Despite the mockery, as Cameron’s righthand man in the early 2000s Hilton helped transform the Tory leader from an underdog into an election winner, and the Conservatives into a distinctly more modern political force.
Under Hilton’s watch, Cameron sought photo ops with huskies to build his green image and called for more sympathy for troubled youth, also known as his “hug-a-hoodie” moment.
In government he clashed with other senior Tories and officials convinced his outside-the-box ideas could not survive contact with reality.
His tilt at the governor’s mansion comes out of the blue, with Hilton never having held elected office in the U.K. or the U.S.
Yet POLITICO spoke to half a dozen of Hilton’s friends and former colleagues, some of whom were granted anonymity to speak frankly, who predicted that his entry into U.S. politics could upset the race.
“He is a natural disrupter,” said Michael Gove, one of Britain’s most prominent former cabinet ministers who worked with him over many years. “I don’t think anyone should underestimate him.”
Hilton became known early on in his time with Cameron as part of the “Notting Hill set,” which aimed to remake the Conservatives as something rather more trendy and up-to-date.
Those who worked with him at the time, both allies and rivals, credit his instincts for the party’s return from the wilderness. 
In the 2005 contest to become Tory leader, Hilton helped Cameron present himself as a family man who was approachable and (almost) cool, in contrast to the more staunchly Conservative image of David Davis, then seen as the favorite. 

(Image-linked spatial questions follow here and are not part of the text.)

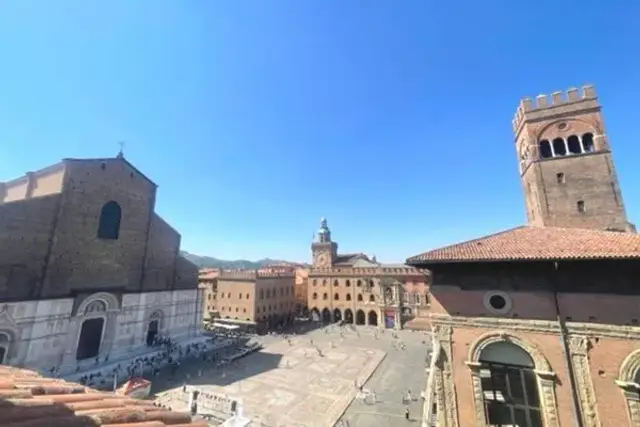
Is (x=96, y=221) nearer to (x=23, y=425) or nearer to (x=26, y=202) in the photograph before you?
(x=26, y=202)

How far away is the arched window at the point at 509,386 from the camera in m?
8.90

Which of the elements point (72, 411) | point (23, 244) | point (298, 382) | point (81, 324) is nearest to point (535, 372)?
point (72, 411)

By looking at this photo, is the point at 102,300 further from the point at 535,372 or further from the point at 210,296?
the point at 535,372

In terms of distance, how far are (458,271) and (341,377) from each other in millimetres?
19305

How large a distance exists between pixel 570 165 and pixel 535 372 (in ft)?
46.9

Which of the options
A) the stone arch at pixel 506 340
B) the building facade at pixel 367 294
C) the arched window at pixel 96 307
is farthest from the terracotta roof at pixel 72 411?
the building facade at pixel 367 294

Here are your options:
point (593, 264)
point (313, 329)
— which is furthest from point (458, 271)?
point (313, 329)

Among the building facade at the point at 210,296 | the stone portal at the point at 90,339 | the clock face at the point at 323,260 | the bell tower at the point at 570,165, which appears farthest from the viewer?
the clock face at the point at 323,260

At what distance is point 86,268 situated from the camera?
23828 mm

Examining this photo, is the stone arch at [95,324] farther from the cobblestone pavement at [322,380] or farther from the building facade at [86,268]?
the cobblestone pavement at [322,380]

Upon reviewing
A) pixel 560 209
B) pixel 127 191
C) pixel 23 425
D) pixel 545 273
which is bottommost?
pixel 23 425

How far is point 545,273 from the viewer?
926 cm

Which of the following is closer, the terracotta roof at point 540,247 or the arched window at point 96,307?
the terracotta roof at point 540,247

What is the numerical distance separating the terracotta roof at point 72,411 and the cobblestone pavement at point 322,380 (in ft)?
52.5
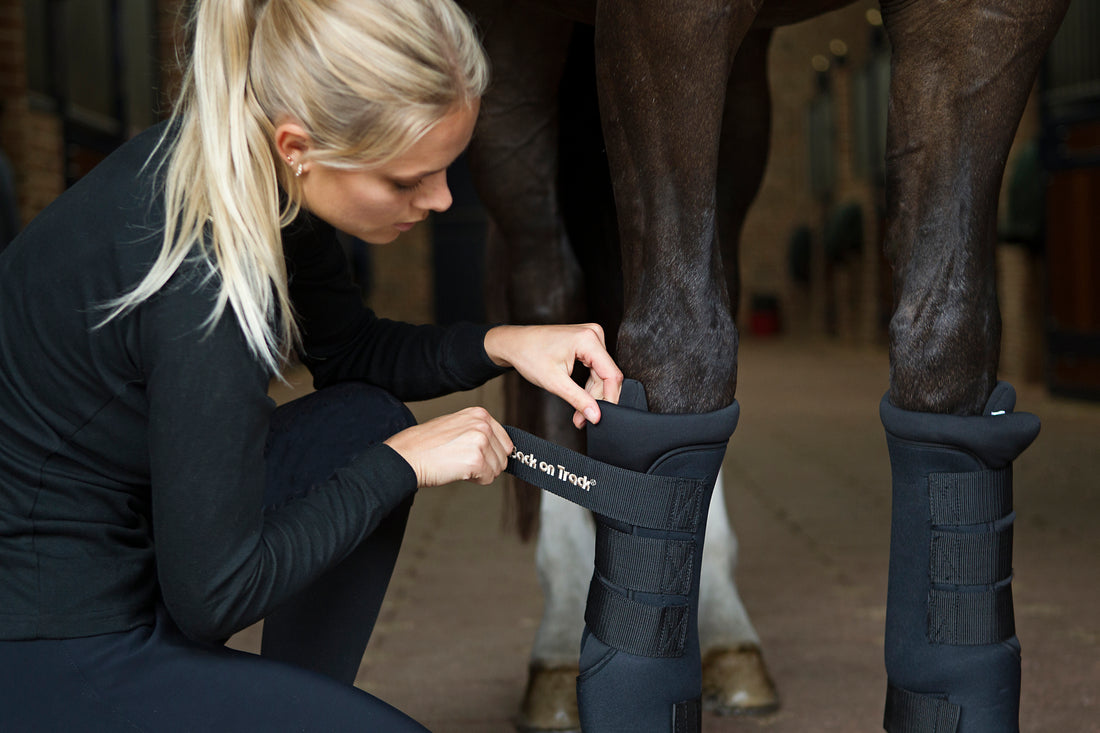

Ed Vaizey, another early Cameron ally who served on his front bench, recalls that an evening news broadcast during a party conference that year showed Davis climbing out of a Jaguar, whereas Cameron was pictured stopping off at a nursery.
“It would be overdoing it to say that’s the moment I knew David would win, but not much,” he told POLITICO.
Hilton directed the replacement of the Conservative Party logo, scrapping its red-white-and-blue torch for a scribbled tree in blue and green to match the party’s new emphasis on tackling climate change.
And he framed the Conservatives’ winning 2010 manifesto as “an invitation to join the government” in line with his vision of a more participatory state known as “the big society.”
George Osborne, Cameron’s finance chief and fellow architect of their 2010 victory, said these ideas were “very much Steve’s contribution,” and were designed to “show we were different from previous generations of Conservatives and different from Tony Blair and Gordon Brown, who didn’t talk about the environment back then.”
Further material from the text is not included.